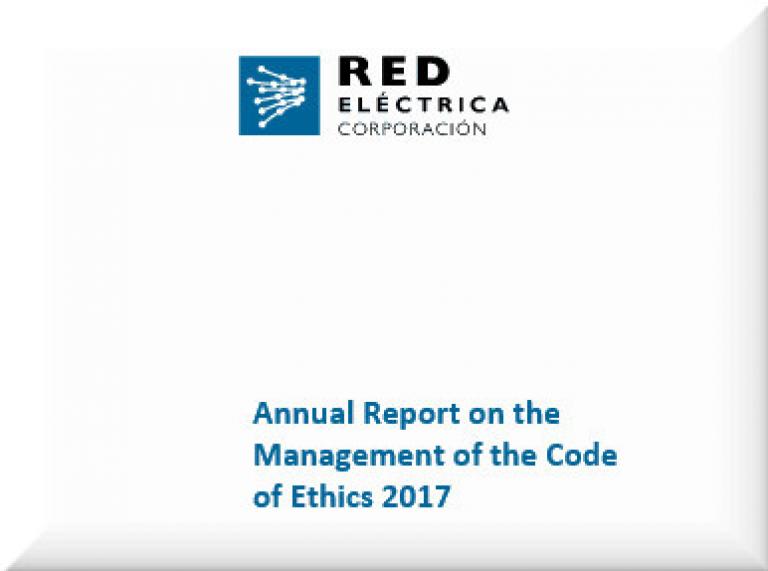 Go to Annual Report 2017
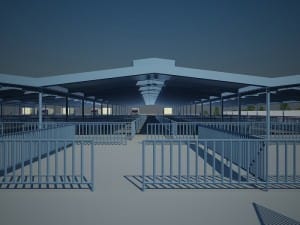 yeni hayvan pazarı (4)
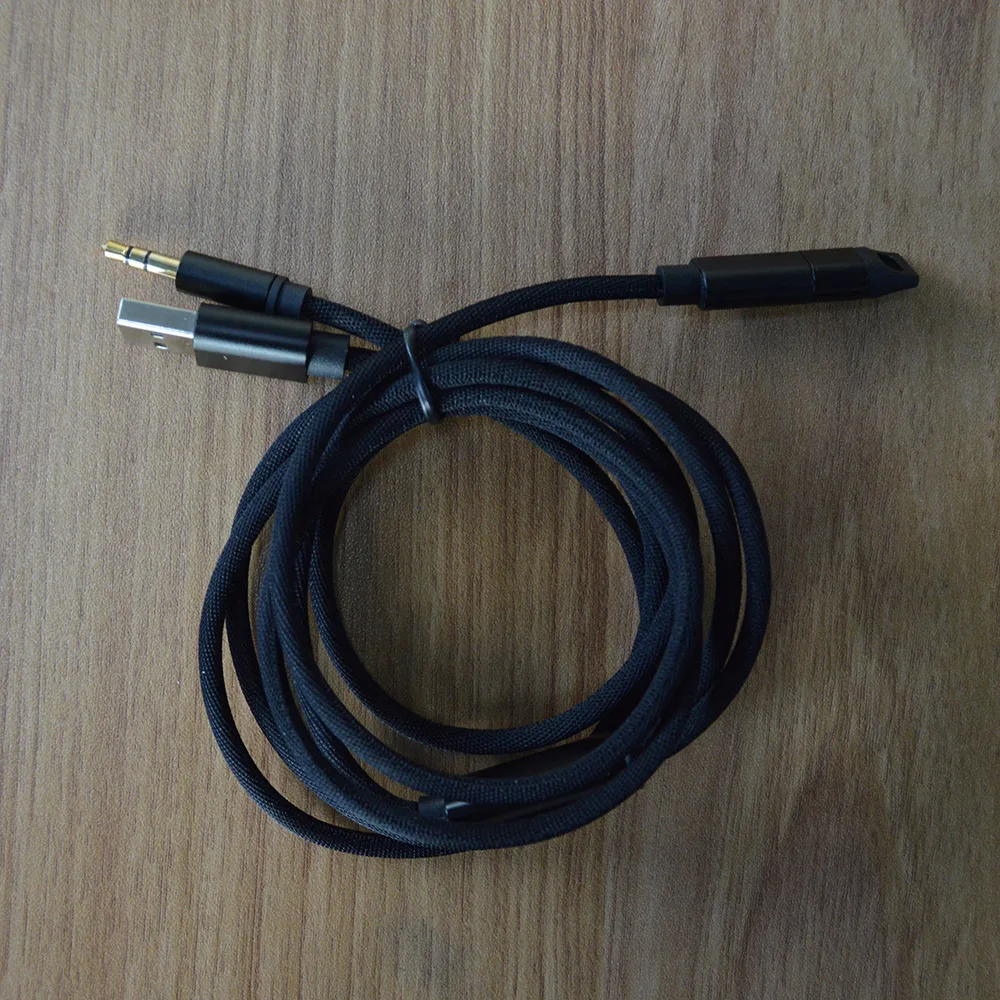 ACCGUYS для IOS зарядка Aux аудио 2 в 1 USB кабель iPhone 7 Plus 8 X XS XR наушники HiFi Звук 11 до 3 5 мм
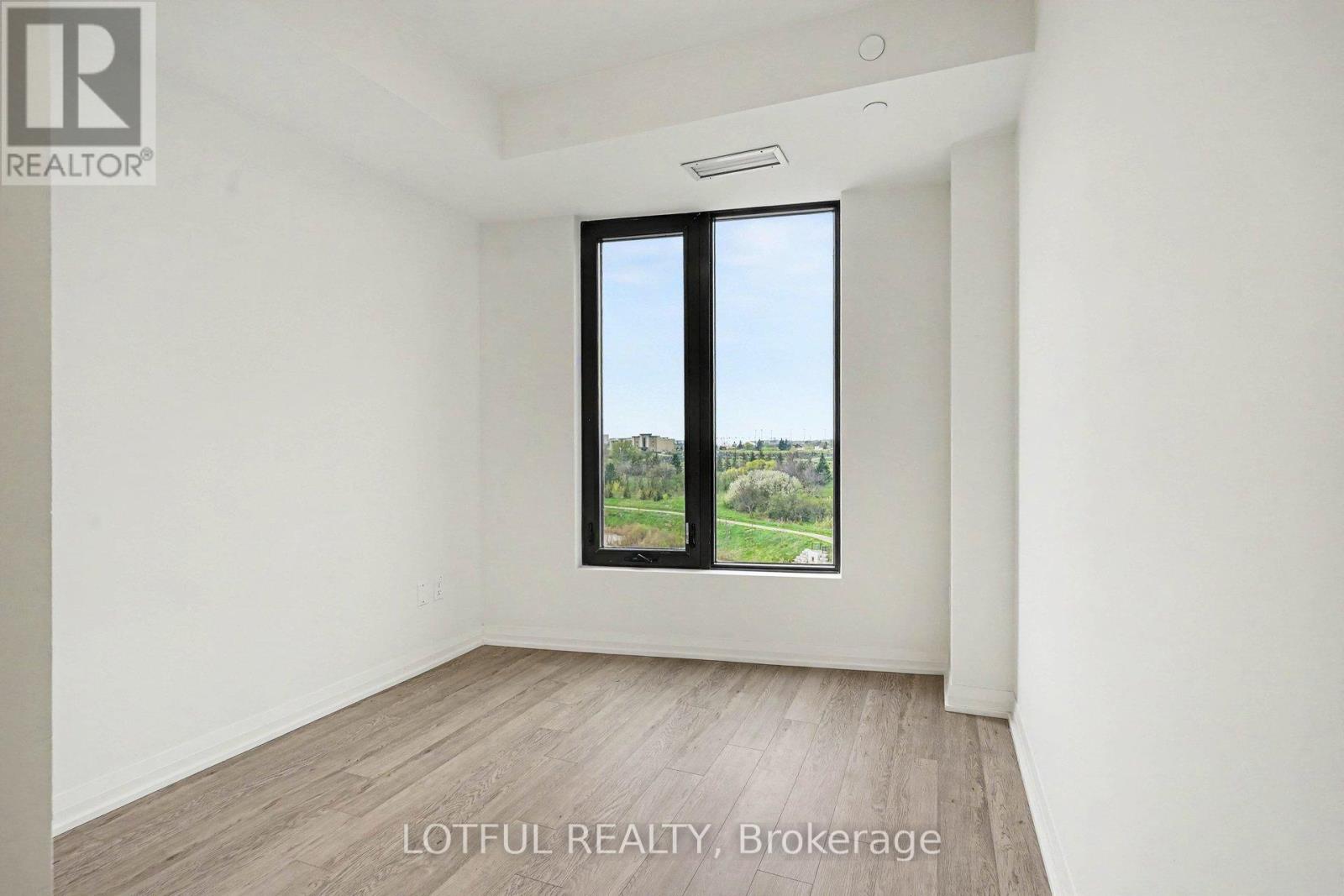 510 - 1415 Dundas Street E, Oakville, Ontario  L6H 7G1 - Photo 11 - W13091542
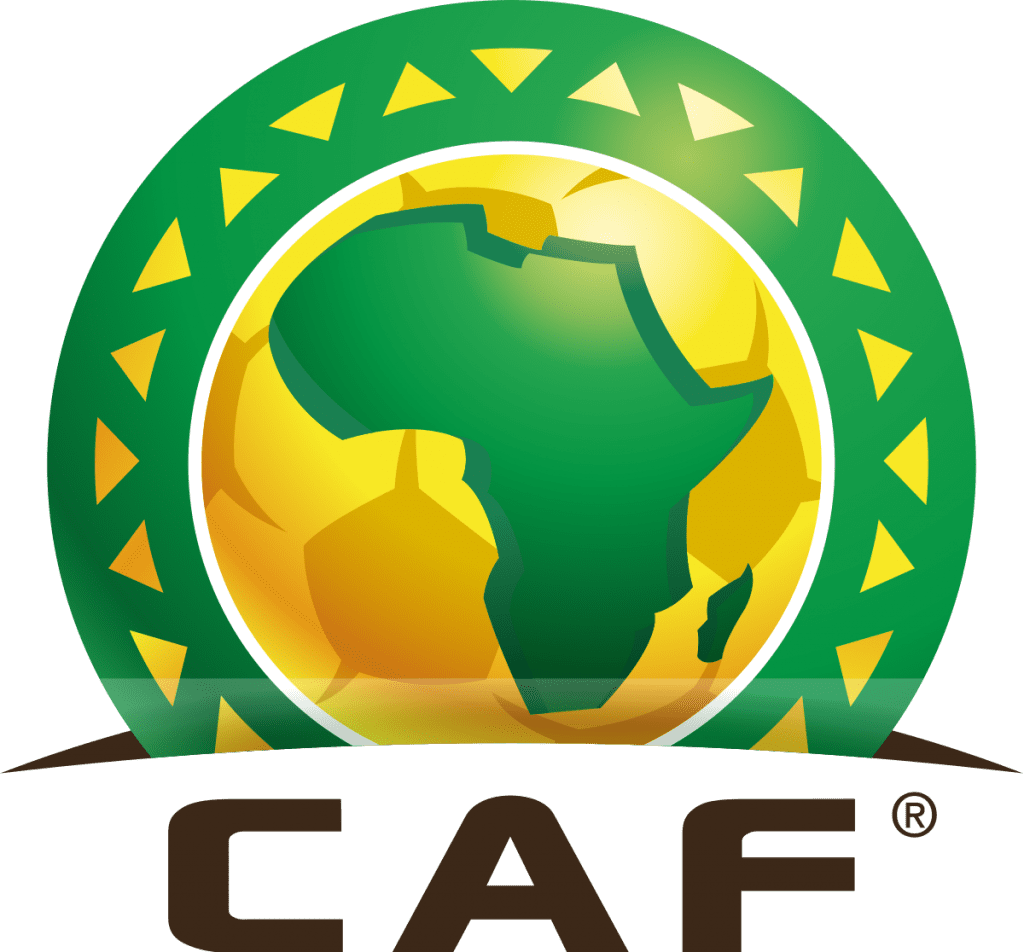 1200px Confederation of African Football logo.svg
* * *
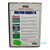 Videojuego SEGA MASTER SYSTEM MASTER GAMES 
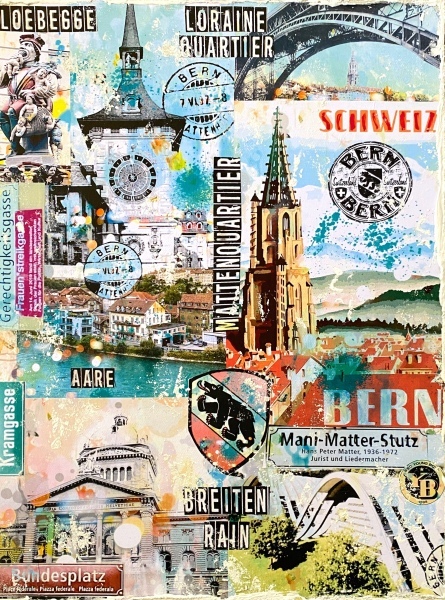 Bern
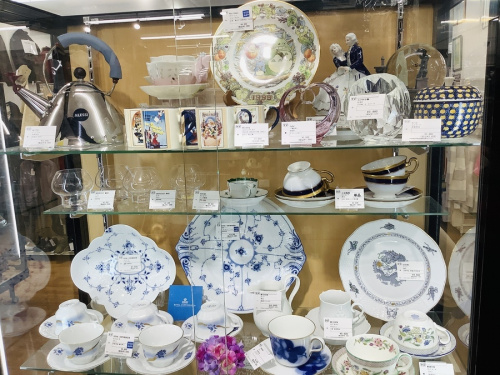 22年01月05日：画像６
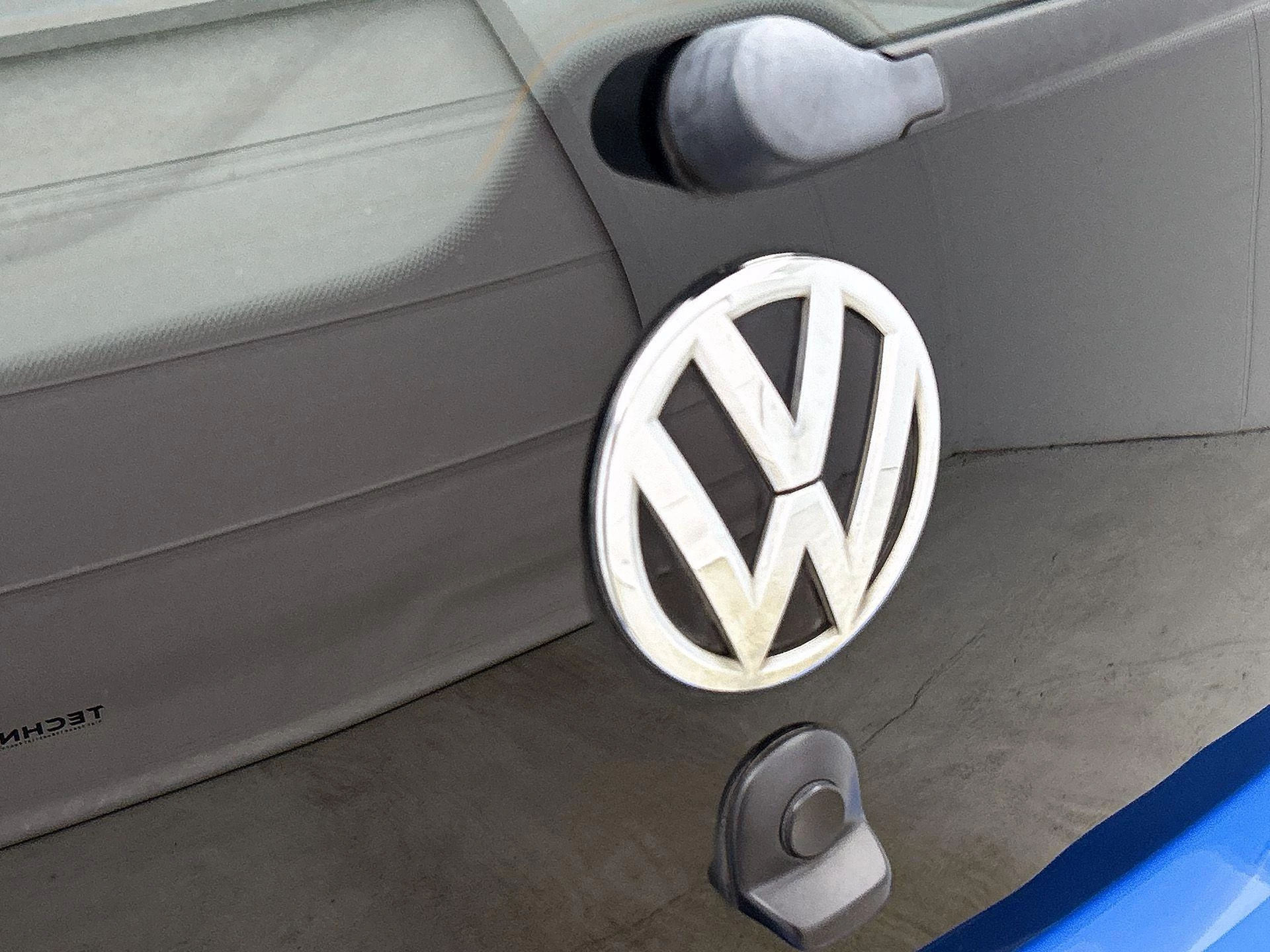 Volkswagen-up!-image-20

Instructions for the task — In the data above, retype only the stretch from the line with "Go to Annual Report 2017" through the line with "1200px Confederation of", word for word, and skip any pictures.

Expected output —
 Go to Annual Report 2017
 yeni hayvan pazarı (4)
 ACCGUYS для IOS зарядка Aux аудио 2 в 1 USB кабель iPhone 7 Plus 8 X XS XR наушники HiFi Звук 11 до 3 5 мм
 510 - 1415 Dundas Street E, Oakville, Ontario  L6H 7G1 - Photo 11 - W13091542
 1200px Confederation of African Football logo.svg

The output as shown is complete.